# START OF DATA SUPPLIED
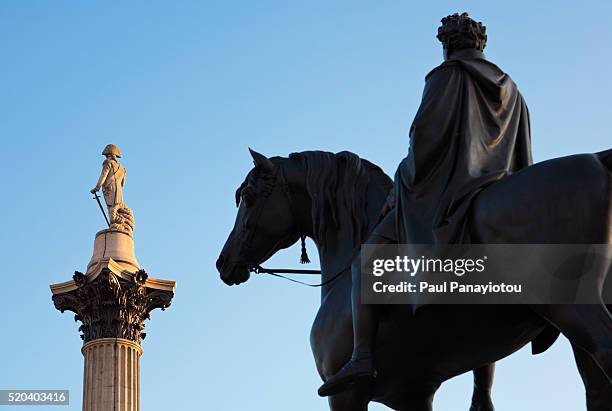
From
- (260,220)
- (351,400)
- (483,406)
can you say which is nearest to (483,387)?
(483,406)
# END OF DATA SUPPLIED
▶ _STATED PROBLEM_
Write out all the rows above as a numbered list, one line per number, with blank lines left out. Leave the pictures out of your answer.

▶ _WORKED ANSWER_
1. From
2. - (260,220)
3. - (351,400)
4. - (483,406)
5. can you say which is nearest to (483,387)?
6. (483,406)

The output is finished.